Words in a foreign language

Words in a foreign language that are not in wide general use in English should be italicised. Words that are widely used, such as ‘ad hoc’, ‘café’, and ‘vice versa’, should not be italicised.

For example:

  • Liz attended a Careers Advisory Service seminar to help her develop her curriculum vitae.
  • Over 800 alumni and their guests attended the 2014 Alumni Reunion.
  • Academic supervisors can offer guidance on preparing for the viva voce examination.
  • Batrachochytrium dendrobatidis (Bd) is a deadly fungus that has ravaged frog populations around the world.
  • The committee is responsible for determining whether prima facie evidence of research misconduct exists.


Italics should be used when referring to the titles of books, plays, journals, newspapers and periodicals, films, musical compositions and works of art.
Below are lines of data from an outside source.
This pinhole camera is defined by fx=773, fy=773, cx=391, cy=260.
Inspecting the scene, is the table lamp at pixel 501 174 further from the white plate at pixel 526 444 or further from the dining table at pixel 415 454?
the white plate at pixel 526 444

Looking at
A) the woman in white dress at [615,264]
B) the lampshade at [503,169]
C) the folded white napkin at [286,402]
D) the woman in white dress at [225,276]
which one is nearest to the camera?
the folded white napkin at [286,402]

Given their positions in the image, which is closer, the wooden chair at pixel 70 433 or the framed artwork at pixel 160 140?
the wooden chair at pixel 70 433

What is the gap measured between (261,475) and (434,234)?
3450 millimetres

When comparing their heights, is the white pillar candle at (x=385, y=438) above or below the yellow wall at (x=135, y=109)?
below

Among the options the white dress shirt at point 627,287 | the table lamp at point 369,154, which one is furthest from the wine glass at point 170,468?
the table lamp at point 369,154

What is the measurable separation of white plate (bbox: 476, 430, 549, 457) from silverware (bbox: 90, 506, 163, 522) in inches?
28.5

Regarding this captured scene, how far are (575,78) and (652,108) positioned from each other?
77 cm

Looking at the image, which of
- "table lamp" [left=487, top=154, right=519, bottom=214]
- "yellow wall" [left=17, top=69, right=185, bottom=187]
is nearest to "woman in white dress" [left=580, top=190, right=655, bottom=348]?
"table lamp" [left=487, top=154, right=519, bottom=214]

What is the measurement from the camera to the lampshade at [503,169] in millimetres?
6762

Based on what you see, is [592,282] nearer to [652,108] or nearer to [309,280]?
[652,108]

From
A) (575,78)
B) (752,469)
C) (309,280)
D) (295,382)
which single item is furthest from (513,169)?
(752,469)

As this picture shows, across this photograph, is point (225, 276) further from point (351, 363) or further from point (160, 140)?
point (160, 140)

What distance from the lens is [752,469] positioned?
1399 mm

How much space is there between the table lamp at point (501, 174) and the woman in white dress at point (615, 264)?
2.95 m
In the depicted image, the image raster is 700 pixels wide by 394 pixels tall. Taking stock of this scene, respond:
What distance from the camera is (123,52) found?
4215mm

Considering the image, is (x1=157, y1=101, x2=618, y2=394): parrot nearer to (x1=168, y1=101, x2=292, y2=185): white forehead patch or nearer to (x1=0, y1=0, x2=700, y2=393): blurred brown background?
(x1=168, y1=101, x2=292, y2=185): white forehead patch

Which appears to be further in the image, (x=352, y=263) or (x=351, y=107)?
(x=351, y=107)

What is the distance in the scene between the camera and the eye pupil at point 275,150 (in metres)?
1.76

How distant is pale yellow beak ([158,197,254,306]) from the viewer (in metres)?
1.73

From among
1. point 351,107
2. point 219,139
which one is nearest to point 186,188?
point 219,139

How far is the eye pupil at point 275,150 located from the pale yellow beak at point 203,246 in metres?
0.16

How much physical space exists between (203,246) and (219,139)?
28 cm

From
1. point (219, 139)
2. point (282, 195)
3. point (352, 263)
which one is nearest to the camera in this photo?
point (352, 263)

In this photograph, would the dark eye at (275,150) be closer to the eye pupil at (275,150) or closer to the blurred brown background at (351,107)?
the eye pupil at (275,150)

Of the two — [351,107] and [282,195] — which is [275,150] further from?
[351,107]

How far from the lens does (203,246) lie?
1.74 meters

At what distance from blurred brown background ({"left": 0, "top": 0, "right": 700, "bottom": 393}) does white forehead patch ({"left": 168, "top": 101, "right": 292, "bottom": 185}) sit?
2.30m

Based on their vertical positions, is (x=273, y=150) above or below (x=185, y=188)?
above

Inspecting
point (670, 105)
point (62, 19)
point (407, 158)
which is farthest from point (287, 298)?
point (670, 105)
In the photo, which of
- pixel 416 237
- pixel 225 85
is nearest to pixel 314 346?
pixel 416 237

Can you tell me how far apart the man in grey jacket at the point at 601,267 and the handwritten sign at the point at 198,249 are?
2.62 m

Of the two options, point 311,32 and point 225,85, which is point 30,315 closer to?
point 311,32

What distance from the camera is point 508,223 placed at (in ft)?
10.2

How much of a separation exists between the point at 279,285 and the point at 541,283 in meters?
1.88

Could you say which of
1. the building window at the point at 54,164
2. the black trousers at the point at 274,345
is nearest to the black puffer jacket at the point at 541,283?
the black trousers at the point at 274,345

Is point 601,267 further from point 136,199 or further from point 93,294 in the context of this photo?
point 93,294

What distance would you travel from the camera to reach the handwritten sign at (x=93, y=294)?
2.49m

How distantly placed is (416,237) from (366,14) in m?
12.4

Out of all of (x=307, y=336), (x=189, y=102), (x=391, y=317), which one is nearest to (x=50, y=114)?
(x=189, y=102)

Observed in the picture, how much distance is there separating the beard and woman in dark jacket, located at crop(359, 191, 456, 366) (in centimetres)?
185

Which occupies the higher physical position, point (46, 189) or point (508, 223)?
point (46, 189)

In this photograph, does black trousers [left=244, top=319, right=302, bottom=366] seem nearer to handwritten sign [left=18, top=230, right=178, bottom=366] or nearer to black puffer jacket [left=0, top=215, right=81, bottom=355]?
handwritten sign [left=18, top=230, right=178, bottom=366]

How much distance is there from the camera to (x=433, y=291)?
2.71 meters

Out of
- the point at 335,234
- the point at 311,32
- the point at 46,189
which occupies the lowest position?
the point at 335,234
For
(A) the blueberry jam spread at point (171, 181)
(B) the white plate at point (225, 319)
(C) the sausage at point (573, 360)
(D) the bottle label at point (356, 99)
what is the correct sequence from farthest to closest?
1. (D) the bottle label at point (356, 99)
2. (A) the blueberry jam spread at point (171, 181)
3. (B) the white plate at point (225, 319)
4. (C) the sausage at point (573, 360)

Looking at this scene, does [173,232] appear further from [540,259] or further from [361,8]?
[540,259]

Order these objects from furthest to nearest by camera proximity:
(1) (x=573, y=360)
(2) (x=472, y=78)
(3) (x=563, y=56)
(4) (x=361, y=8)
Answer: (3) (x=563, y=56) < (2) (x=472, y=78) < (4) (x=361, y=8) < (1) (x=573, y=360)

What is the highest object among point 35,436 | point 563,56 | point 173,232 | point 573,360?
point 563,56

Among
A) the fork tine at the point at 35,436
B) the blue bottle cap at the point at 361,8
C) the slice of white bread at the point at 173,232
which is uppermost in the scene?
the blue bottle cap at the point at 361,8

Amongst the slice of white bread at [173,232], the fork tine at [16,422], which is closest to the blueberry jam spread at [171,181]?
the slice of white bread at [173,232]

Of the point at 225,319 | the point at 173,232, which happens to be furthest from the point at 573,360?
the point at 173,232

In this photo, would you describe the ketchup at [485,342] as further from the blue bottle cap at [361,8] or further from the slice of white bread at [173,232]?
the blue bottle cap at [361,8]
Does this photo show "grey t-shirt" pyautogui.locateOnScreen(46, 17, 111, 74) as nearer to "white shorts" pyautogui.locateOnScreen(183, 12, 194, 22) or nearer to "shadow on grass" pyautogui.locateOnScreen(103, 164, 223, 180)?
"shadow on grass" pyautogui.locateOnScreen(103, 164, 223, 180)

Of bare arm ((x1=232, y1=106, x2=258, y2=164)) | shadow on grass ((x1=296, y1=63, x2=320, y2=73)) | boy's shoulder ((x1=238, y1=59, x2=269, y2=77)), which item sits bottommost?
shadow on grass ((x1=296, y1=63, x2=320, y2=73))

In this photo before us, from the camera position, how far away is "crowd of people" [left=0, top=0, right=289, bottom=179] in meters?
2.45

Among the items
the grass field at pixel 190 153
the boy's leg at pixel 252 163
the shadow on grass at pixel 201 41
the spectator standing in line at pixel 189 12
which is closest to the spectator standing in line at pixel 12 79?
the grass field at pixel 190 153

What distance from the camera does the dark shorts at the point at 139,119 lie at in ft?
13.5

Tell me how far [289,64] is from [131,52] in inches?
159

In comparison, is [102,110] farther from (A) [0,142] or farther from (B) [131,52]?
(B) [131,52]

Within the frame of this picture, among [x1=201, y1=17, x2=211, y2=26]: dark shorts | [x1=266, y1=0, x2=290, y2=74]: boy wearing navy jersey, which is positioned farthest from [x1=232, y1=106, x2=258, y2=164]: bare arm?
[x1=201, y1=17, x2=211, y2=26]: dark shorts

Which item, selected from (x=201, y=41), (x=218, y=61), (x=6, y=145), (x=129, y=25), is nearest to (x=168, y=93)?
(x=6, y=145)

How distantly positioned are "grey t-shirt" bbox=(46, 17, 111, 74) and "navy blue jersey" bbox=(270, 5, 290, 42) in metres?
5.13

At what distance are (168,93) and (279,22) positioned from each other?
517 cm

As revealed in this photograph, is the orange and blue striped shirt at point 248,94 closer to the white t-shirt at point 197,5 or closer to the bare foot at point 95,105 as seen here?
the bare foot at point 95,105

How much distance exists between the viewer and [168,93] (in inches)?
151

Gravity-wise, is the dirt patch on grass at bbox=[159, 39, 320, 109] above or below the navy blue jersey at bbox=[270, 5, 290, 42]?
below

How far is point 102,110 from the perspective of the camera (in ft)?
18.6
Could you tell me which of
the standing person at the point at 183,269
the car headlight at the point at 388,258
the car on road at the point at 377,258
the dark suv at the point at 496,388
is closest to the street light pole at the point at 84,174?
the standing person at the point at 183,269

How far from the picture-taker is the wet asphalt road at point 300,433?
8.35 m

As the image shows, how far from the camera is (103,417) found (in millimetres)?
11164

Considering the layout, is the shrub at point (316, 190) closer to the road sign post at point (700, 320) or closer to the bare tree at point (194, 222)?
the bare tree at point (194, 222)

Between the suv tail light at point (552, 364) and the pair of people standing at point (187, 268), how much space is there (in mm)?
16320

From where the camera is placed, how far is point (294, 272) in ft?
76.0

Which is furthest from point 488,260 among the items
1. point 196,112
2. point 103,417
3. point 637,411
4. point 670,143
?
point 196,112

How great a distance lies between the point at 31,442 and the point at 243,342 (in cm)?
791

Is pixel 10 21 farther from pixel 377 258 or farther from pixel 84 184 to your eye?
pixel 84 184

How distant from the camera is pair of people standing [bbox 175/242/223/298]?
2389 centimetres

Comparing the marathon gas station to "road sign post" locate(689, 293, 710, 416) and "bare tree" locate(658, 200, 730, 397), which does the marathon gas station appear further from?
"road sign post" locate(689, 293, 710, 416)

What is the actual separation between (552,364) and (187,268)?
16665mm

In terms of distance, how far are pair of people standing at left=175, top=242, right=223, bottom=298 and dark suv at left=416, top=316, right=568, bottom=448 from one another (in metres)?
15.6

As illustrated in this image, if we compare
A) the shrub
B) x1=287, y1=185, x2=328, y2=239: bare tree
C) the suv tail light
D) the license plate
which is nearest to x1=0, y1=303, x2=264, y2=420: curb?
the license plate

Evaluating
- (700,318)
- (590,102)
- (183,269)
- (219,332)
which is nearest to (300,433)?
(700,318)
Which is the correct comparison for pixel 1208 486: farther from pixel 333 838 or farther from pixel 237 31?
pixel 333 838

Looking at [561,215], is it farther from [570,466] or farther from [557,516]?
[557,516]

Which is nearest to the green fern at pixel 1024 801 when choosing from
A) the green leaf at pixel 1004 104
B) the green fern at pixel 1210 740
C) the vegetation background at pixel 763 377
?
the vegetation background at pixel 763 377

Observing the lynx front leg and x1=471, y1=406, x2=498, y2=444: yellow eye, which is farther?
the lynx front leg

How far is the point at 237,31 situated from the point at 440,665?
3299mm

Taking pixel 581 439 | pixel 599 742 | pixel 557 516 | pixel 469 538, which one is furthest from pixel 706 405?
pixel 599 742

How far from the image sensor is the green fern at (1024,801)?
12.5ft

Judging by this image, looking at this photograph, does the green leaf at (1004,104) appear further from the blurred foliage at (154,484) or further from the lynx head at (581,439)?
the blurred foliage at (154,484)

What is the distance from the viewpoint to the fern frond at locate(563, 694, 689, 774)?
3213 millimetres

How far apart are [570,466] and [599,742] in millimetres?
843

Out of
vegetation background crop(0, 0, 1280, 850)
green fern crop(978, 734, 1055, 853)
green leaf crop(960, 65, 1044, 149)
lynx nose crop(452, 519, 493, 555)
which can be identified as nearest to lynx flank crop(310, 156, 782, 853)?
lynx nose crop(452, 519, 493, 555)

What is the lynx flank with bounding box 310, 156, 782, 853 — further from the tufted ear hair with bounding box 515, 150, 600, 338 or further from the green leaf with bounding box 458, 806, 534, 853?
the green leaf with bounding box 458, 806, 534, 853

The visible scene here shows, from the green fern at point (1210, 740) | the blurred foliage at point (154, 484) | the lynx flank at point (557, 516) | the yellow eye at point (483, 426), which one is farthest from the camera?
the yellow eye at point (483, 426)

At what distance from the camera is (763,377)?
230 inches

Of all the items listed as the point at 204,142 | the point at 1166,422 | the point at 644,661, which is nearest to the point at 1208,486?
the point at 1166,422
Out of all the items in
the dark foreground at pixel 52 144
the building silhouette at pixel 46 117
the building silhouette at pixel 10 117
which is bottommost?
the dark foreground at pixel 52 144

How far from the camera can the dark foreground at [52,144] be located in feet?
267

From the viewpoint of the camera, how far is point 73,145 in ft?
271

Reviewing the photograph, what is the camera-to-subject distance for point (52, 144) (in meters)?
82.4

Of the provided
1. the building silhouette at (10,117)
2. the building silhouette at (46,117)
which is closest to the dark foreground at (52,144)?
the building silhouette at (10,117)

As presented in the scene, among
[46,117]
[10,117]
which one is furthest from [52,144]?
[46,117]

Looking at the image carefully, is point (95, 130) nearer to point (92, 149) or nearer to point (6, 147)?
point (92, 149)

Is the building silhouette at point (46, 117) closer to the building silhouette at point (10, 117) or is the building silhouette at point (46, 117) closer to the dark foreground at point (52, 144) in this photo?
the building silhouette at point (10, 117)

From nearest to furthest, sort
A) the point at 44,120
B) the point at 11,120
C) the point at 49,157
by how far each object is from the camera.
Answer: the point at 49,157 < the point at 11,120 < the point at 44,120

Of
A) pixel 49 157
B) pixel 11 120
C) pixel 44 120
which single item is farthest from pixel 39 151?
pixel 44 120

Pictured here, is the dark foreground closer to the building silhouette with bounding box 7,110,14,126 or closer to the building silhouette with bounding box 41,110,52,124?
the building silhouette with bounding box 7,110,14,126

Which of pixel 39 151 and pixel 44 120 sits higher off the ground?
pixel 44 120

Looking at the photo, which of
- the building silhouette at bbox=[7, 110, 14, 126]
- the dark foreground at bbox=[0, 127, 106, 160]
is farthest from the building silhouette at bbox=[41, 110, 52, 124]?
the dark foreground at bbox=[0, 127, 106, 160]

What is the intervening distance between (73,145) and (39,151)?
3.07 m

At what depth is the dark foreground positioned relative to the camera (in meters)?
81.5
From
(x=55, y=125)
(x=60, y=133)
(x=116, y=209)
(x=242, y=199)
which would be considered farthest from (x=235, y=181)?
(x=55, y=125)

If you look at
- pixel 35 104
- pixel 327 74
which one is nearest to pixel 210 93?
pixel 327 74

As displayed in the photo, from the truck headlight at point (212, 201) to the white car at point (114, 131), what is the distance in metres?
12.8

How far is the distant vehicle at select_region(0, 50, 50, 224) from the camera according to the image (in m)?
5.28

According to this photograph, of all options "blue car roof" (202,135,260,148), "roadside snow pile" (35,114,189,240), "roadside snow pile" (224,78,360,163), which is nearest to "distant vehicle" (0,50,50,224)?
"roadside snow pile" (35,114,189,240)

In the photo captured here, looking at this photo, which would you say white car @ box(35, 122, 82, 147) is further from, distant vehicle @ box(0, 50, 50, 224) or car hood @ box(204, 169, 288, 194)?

Where a title includes ‘The’ or ‘A’, those words should also be capitalised.

For example:

  • In an interview with The Telegraph, Professor Maggie Dallman talked about the need to inspire the next generation of scientists.
  • As part of the 2015 Imperial ArtsFest, the Imperial College Symphony Orchestra performed Rachmaninov’s Isle of the Dead.
  • Research by Imperial academics into biodiversity was recently published in Nature.

Roman type and single quotation marks should be used for articles in a journal or periodical, chapter titles and the titles of stories or short poems.

For example:

  • The article, entitled ‘Herbivores and nutrients control grassland plant diversity via light limitation’, examines how rabbits, deer and kangaroos can offset nitrogen pollution and reduce biodiversity loss in grassland areas.

Roman and title case should be used for titles of conferences and lectures.

For example:

  • The Our Common Future under Climate Change conference took place in April 2015 in Paris.
  • The Grantham Annual Lecture took place in June.